WHAT YOU SHOULD DO
What you return should match the data word for word, minus the images.

PROVIDED RECORDS

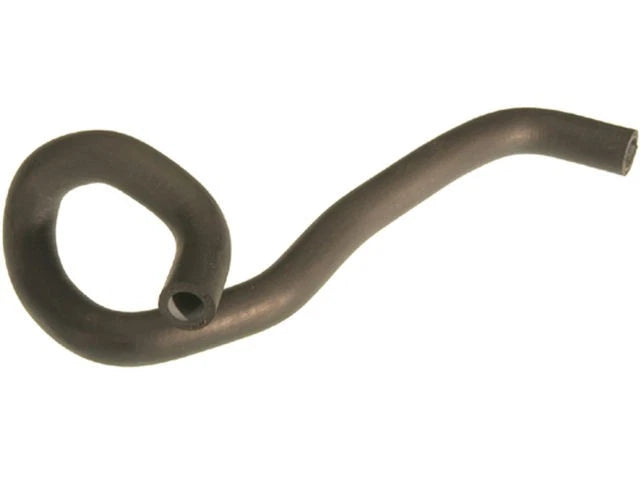 Heater Hose for Honda Accord (1998–2002) 92531NPXB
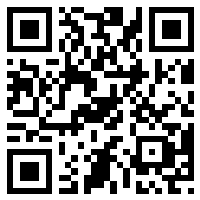 QR Code for 3Ao7upthHQK4HkTznkEVkY3Nh4NBSm7hVH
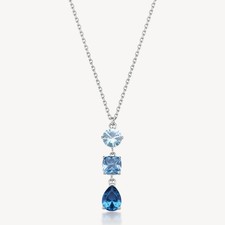 Collana donna Brosway - Collezione DREAMING - BIG02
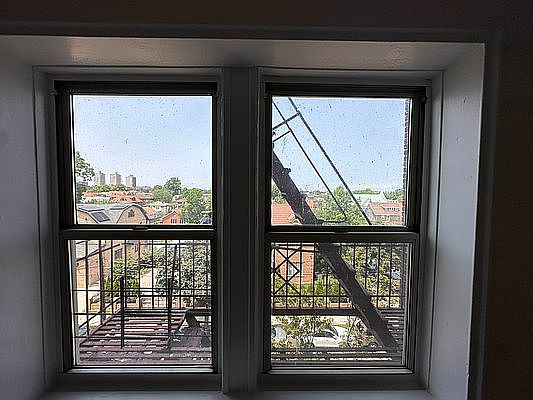 4th image of 110-20 71st Ave #4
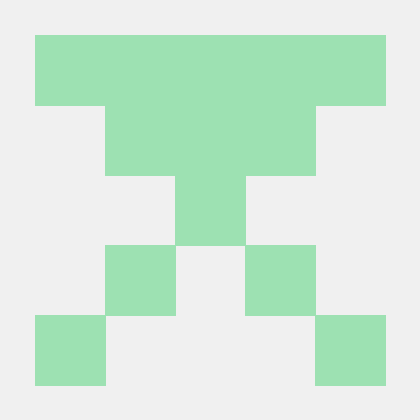 Archetypical Software Github - Artistic Sunset Design - HD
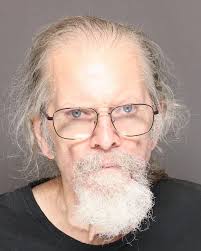 Faribault Man Sentenced to Nearly 12 Years in Prison in Dakota County Child  Sexual Assault Case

SOLUTION TO THIS EXERCISE
 Heater Hose for Honda Accord (1998–2002) 92531NPXB
 QR Code for 3Ao7upthHQK4HkTznkEVkY3Nh4NBSm7hVH
 Collana donna Brosway - Collezione DREAMING - BIG02
 4th image of 110-20 71st Ave #4
 Archetypical Software Github - Artistic Sunset Design - HD
 Faribault Man Sentenced to Nearly 12 Years in Prison in Dakota County Child  Sexual Assault Case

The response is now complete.